**GIVEN REQUEST:**
Copy out the records word for word, from the start through the line containing "530 centimetres", including that line. Leave the pictures out.

**LISTING:**

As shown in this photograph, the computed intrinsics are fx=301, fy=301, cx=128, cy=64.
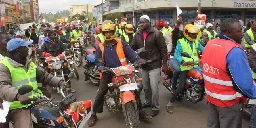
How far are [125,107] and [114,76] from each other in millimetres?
562

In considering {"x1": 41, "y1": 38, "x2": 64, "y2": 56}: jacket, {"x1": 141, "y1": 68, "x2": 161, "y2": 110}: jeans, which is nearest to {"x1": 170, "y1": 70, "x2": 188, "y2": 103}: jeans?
{"x1": 141, "y1": 68, "x2": 161, "y2": 110}: jeans

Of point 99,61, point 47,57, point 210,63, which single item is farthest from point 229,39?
point 47,57

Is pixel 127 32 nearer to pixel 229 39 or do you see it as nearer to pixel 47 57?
pixel 47 57

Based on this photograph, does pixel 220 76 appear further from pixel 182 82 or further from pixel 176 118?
pixel 182 82

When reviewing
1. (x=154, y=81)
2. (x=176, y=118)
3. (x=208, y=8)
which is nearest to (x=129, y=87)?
(x=154, y=81)

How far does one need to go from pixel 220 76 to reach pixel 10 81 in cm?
→ 239

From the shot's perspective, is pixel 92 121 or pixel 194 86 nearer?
pixel 92 121

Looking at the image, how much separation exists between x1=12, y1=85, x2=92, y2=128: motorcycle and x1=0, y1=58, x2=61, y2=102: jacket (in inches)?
10.3

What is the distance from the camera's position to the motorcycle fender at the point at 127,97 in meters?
4.77

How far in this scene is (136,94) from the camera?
530 centimetres

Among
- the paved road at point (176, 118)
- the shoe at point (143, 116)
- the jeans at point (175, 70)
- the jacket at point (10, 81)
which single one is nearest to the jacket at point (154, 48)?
the jeans at point (175, 70)

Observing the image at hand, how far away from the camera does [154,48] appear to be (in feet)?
20.0

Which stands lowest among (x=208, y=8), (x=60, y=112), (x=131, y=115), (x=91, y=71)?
(x=131, y=115)

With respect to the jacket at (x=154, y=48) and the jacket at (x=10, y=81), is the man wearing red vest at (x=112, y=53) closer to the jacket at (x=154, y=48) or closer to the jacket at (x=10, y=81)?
the jacket at (x=154, y=48)
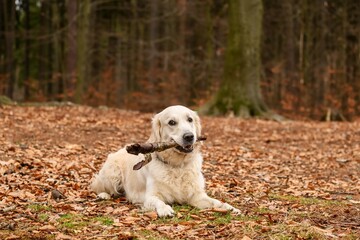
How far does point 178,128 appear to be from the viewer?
20.0 feet

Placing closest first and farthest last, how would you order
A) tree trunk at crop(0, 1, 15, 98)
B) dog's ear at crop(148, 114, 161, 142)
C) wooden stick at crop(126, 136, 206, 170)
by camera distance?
wooden stick at crop(126, 136, 206, 170) → dog's ear at crop(148, 114, 161, 142) → tree trunk at crop(0, 1, 15, 98)

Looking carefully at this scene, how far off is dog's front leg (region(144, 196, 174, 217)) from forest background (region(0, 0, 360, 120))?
72.7 ft

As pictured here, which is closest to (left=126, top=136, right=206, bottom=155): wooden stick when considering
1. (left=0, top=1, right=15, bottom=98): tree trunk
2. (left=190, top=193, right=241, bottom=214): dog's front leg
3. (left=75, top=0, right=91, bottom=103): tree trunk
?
(left=190, top=193, right=241, bottom=214): dog's front leg

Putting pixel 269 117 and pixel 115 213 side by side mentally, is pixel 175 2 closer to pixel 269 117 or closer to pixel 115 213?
pixel 269 117

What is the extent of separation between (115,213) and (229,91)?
12.7 metres

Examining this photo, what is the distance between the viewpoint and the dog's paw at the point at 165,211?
552cm

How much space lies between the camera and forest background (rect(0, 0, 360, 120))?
29.9 m

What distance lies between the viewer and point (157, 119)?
6.34 metres

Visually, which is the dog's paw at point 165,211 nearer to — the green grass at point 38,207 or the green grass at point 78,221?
the green grass at point 78,221

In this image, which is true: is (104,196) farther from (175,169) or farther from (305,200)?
(305,200)

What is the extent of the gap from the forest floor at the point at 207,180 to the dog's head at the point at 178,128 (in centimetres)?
76

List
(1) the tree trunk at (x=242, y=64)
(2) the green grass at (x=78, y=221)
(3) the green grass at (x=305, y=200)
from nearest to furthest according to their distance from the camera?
(2) the green grass at (x=78, y=221), (3) the green grass at (x=305, y=200), (1) the tree trunk at (x=242, y=64)

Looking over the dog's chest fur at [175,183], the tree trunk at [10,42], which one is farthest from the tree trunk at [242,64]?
the tree trunk at [10,42]

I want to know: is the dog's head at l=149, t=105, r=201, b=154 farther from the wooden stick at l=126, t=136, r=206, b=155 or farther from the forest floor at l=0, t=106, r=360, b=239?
the forest floor at l=0, t=106, r=360, b=239
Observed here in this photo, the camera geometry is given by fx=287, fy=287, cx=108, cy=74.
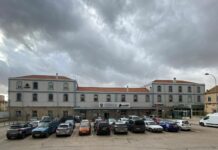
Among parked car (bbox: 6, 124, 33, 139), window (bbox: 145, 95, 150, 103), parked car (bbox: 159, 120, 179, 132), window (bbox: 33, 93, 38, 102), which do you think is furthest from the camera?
window (bbox: 145, 95, 150, 103)

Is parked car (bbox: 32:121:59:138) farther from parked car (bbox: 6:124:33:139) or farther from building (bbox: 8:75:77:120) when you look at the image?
building (bbox: 8:75:77:120)

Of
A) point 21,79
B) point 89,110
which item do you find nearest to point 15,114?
point 21,79

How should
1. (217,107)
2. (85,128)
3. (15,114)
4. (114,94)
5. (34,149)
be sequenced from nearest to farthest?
(34,149), (85,128), (217,107), (15,114), (114,94)

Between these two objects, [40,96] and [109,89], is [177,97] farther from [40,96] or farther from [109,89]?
[40,96]

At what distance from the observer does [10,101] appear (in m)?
70.6

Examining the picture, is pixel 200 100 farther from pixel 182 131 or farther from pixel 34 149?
pixel 34 149

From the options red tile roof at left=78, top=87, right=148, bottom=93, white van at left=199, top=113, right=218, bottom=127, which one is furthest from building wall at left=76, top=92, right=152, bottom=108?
white van at left=199, top=113, right=218, bottom=127

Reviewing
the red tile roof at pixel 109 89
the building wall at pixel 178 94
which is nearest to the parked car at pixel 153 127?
the red tile roof at pixel 109 89

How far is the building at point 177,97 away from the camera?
7806cm

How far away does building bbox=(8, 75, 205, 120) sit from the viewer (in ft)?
234

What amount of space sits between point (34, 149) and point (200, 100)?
2698 inches

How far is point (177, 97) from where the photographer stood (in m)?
81.8

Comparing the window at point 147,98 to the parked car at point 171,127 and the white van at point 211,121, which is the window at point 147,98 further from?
the parked car at point 171,127

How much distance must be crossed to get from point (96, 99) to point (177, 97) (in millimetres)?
23493
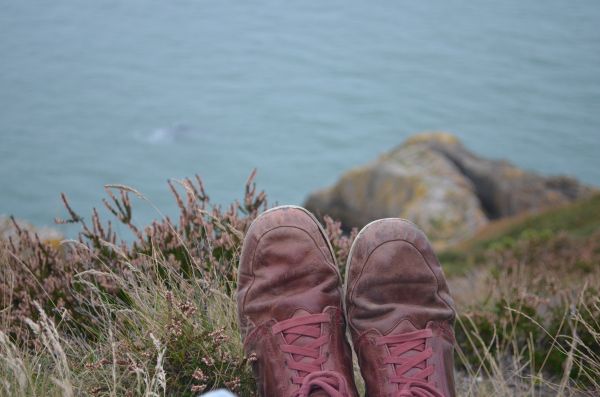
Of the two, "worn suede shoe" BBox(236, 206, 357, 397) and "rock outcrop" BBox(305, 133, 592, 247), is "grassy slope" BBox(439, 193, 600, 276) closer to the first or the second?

**REPLY TO THE EXERCISE:**
As shown in this photograph, the computed intrinsics are fx=301, fy=301, cx=128, cy=64.
How far are [125,107] and [114,76] from each other in millimetres?
562

In considering {"x1": 41, "y1": 38, "x2": 64, "y2": 56}: jacket, {"x1": 141, "y1": 68, "x2": 161, "y2": 110}: jeans, which is nearest to {"x1": 170, "y1": 70, "x2": 188, "y2": 103}: jeans?
{"x1": 141, "y1": 68, "x2": 161, "y2": 110}: jeans

Of point 99,61, point 47,57, point 210,63, which single item is farthest from point 229,39?
point 47,57

Is pixel 127 32 nearer to pixel 229 39 or do you see it as nearer to pixel 47 57?
pixel 47 57

Based on this photograph, does pixel 220 76 appear further from pixel 182 82 or further from pixel 176 118?
pixel 182 82

When reviewing
1. (x=154, y=81)
2. (x=176, y=118)
3. (x=208, y=8)
which is nearest to (x=129, y=87)?
(x=154, y=81)

How far does one need to go from pixel 220 76 to reach pixel 10 81 in cm?
→ 239

From the shot's perspective, is pixel 92 121 or pixel 194 86 nearer?
pixel 92 121

Looking at the image, how much separation exists between x1=12, y1=85, x2=92, y2=128: motorcycle and x1=0, y1=58, x2=61, y2=102: jacket (in inches)?
10.3

What is the distance from the camera's position to the motorcycle fender at the point at 127,97 in meters?
4.77

How far in this scene is (136,94) from the camera?
530 centimetres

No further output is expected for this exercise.